## Start

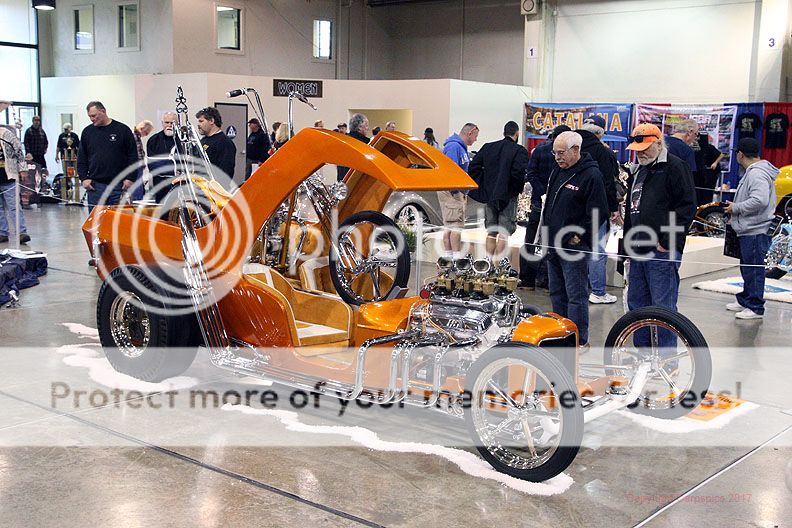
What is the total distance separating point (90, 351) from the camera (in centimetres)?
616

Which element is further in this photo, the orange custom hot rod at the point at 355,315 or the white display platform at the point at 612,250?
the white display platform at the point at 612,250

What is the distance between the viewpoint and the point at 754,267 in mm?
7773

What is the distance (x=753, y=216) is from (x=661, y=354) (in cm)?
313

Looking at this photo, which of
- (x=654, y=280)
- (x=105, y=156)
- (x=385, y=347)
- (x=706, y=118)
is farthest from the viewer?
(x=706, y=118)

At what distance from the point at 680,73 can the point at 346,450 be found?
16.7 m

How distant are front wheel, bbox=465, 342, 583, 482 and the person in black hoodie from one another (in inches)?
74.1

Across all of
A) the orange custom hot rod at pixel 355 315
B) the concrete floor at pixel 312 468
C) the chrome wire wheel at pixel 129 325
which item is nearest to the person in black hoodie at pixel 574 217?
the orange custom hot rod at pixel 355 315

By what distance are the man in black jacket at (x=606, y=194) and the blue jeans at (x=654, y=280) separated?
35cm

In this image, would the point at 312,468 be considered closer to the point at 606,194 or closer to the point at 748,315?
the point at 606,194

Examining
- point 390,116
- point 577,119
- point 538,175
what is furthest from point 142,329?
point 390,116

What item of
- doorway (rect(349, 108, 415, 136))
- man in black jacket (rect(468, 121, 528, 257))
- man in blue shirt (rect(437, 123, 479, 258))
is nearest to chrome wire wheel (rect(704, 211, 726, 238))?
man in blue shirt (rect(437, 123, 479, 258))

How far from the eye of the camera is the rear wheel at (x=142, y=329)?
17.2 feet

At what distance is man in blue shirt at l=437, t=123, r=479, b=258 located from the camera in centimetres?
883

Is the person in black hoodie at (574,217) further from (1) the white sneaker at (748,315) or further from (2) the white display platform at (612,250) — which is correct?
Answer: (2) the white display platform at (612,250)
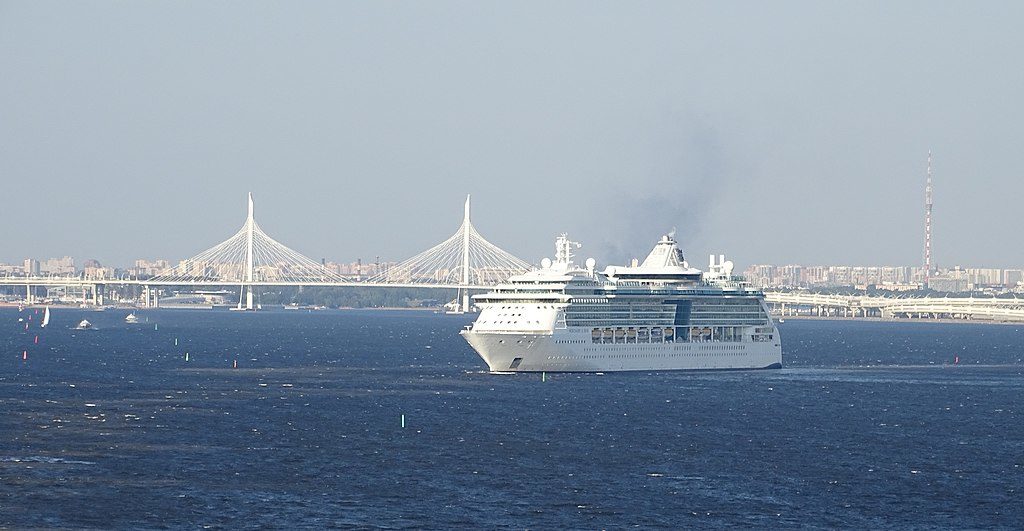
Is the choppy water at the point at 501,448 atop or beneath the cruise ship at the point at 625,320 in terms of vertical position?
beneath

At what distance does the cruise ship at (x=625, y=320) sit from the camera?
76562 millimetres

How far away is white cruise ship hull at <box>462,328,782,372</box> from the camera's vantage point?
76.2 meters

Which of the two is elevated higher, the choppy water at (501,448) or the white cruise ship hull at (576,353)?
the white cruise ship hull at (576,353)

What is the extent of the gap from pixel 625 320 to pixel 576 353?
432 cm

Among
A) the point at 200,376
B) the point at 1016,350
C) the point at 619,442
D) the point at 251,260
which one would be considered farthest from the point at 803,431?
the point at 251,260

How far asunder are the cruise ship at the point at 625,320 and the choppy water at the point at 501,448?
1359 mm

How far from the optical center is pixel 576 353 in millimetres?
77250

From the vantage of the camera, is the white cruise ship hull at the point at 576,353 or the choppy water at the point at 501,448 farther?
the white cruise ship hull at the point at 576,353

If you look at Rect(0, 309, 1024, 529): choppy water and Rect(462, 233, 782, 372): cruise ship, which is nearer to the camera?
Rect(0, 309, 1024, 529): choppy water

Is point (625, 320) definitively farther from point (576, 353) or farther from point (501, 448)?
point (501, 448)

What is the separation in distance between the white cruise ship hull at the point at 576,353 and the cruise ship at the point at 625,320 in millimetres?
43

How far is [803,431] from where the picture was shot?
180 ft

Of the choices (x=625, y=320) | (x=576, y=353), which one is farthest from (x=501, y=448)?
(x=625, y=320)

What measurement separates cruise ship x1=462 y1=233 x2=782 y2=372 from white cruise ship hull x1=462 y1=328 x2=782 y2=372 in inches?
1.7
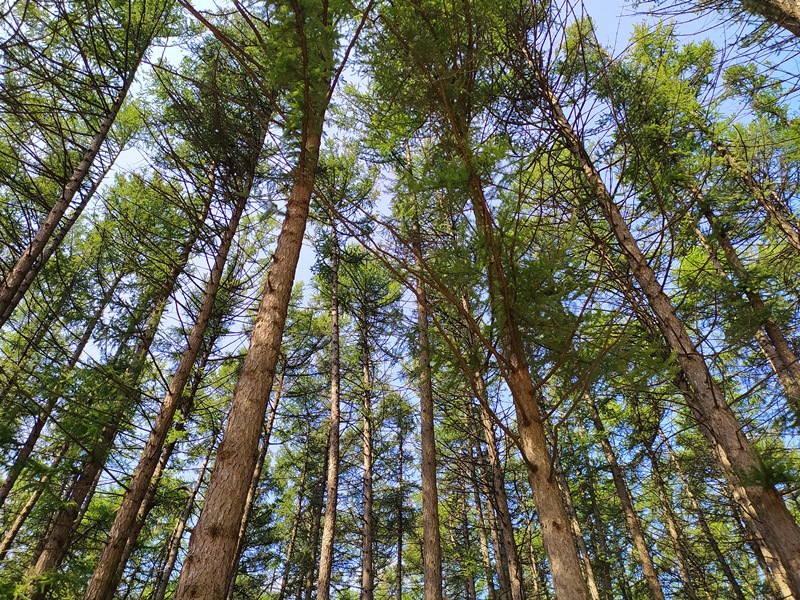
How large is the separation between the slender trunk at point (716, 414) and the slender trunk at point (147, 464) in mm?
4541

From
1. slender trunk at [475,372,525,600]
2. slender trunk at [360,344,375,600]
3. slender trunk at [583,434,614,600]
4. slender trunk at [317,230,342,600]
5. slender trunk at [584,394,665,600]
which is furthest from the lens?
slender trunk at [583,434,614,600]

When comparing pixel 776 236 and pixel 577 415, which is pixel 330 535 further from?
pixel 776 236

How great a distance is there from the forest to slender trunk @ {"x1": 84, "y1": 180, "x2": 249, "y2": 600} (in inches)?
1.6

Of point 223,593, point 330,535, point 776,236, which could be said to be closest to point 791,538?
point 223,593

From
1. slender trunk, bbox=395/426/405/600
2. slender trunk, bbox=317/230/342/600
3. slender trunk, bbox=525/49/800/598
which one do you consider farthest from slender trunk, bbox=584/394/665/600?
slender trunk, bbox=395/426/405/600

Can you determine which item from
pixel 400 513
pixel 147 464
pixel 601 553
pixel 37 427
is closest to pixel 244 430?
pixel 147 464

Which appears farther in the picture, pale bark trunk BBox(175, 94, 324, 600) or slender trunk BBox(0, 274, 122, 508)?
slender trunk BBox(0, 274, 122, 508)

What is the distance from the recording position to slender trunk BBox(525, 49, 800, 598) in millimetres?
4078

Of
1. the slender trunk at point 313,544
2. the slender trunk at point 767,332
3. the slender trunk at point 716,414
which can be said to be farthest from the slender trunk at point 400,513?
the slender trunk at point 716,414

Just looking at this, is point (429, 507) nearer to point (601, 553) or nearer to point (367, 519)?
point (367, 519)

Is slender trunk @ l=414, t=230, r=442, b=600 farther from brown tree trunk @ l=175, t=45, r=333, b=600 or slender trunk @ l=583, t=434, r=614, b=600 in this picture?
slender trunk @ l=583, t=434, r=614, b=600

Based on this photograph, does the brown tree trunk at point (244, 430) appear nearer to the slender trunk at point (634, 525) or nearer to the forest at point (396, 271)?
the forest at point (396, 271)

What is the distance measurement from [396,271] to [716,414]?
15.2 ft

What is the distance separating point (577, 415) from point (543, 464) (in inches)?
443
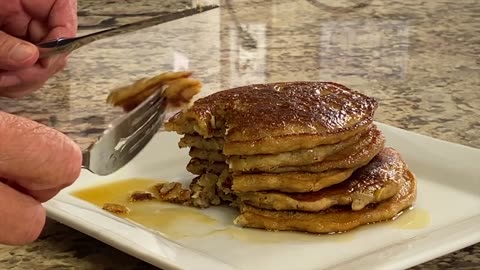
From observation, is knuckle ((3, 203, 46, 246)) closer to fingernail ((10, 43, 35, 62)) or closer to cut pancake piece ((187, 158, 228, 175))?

## End

:: Work to be completed ::
Output every line from the start of the items through the line containing "Answer: (2) the", inclusive, as a Markdown table with columns Row and Text, numbering the rows and omitting blank lines and pictures.

:: Output for this task ::
| Row | Text |
|---|---|
| 1 | What is the total distance separating point (90, 351) from the camera (in centimetres)? |
| 2 | 616 |
| 3 | Which element is further in this photo, the orange custom hot rod at the point at 355,315 or the white display platform at the point at 612,250? |
| 4 | the white display platform at the point at 612,250 |
| 5 | What is the distance between the viewpoint and the point at 754,267 in mm? |
| 6 | 7773 |
| 7 | What is the distance (x=753, y=216) is from (x=661, y=354) (in cm)? |
| 8 | 313 |
| 9 | Looking at this photo, which of |
| 10 | - (x=654, y=280) |
| 11 | - (x=105, y=156) |
| 12 | - (x=385, y=347) |
| 13 | - (x=706, y=118) |
| 14 | is farthest from the viewer? |
| 15 | (x=706, y=118) |
| 16 | At what distance from the point at 680,73 can the point at 346,450 be found? |
| 17 | 16.7 m |
| 18 | How distant are front wheel, bbox=465, 342, 583, 482 and the person in black hoodie from one another (in inches)? |
| 19 | 74.1 |
| 20 | Across all of |
| 21 | A) the orange custom hot rod at pixel 355 315 |
| 22 | B) the concrete floor at pixel 312 468 |
| 23 | C) the chrome wire wheel at pixel 129 325 |
| 24 | which item is nearest to the person in black hoodie at pixel 574 217? |
| 25 | the orange custom hot rod at pixel 355 315 |
| 26 | By what distance are the man in black jacket at (x=606, y=194) and the blue jeans at (x=654, y=280) separated? |
| 27 | 35cm |
| 28 | In this image, would the point at 312,468 be considered closer to the point at 606,194 or closer to the point at 748,315? |
| 29 | the point at 606,194 |
| 30 | Examining |
| 31 | - point 390,116 |
| 32 | - point 577,119 |
| 33 | - point 538,175 |
| 34 | what is furthest from point 142,329? |
| 35 | point 390,116 |
| 36 | What item of |
| 37 | - doorway (rect(349, 108, 415, 136)) |
| 38 | - man in black jacket (rect(468, 121, 528, 257)) |
| 39 | - man in blue shirt (rect(437, 123, 479, 258)) |
| 40 | is nearest to chrome wire wheel (rect(704, 211, 726, 238))? |
| 41 | man in blue shirt (rect(437, 123, 479, 258)) |
| 42 | How far from the eye of the camera is the rear wheel at (x=142, y=329)? |
| 43 | 17.2 feet |
| 44 | At what distance is man in blue shirt at l=437, t=123, r=479, b=258 located from the camera in centimetres? |
| 45 | 883 |
| 46 | Is the person in black hoodie at (574,217) further from (1) the white sneaker at (748,315) or further from (2) the white display platform at (612,250) — which is correct? |
| 47 | Answer: (2) the white display platform at (612,250) |